INSTRUCTIONS TO FOLLOW:
Copy the material below verbatim, beginning with the line that contains "Which item is" and continuing through the end of the material.

Excerpts of spatial question data
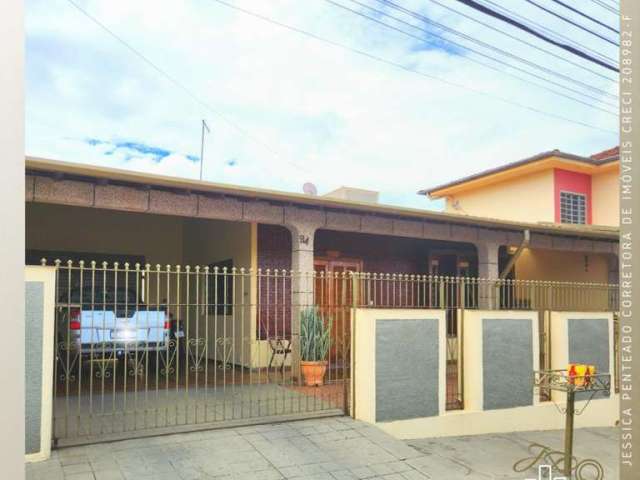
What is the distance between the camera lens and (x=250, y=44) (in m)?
15.8

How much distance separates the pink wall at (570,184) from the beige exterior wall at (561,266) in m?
2.10

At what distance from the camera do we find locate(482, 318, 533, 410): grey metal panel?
7.94 meters

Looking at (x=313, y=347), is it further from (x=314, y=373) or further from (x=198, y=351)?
(x=198, y=351)

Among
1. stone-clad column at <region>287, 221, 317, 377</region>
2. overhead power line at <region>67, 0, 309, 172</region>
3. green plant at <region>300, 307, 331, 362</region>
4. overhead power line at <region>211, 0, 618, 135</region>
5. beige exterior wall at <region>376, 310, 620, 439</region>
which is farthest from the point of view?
overhead power line at <region>67, 0, 309, 172</region>

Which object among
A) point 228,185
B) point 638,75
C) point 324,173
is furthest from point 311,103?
point 638,75

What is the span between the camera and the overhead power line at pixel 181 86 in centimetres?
1448

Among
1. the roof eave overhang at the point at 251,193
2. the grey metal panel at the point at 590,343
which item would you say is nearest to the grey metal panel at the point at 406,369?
the roof eave overhang at the point at 251,193

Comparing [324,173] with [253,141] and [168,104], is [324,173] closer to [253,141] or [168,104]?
[253,141]

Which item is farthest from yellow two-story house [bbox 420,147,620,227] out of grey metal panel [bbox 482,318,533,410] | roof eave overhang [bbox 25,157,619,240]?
grey metal panel [bbox 482,318,533,410]

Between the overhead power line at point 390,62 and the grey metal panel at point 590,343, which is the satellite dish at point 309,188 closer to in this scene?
the overhead power line at point 390,62

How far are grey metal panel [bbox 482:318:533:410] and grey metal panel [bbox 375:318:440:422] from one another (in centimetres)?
94

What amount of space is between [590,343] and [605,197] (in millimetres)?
9728

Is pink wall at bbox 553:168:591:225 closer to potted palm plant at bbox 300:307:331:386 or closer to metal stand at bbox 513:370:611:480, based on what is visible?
potted palm plant at bbox 300:307:331:386

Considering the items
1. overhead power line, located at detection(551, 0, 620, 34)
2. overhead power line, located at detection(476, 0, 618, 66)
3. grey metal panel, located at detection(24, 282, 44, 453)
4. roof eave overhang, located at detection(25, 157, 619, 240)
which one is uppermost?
overhead power line, located at detection(551, 0, 620, 34)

RESPONSE TO THE EXERCISE:
Which item is farthest from yellow two-story house [bbox 420,147,620,227] out of grey metal panel [bbox 482,318,533,410] | roof eave overhang [bbox 25,157,619,240]?
grey metal panel [bbox 482,318,533,410]

Between the overhead power line at point 390,62 and the grey metal panel at point 590,343, which is the satellite dish at point 309,188 closer to in this scene?
the overhead power line at point 390,62

How far are grey metal panel [bbox 482:318:533:410] and grey metal panel [bbox 375:318:440:422] from one another (in centimetres)?
94

What amount of space is between [590,343] and [605,197] (in millimetres)?
9728

Is pink wall at bbox 553:168:591:225 closer to potted palm plant at bbox 300:307:331:386 or closer to metal stand at bbox 513:370:611:480, based on what is visible?
potted palm plant at bbox 300:307:331:386

Considering the items
1. overhead power line, located at detection(551, 0, 620, 34)
2. overhead power line, located at detection(476, 0, 618, 66)
3. grey metal panel, located at detection(24, 282, 44, 453)
4. roof eave overhang, located at detection(25, 157, 619, 240)
which one is uppermost?
overhead power line, located at detection(551, 0, 620, 34)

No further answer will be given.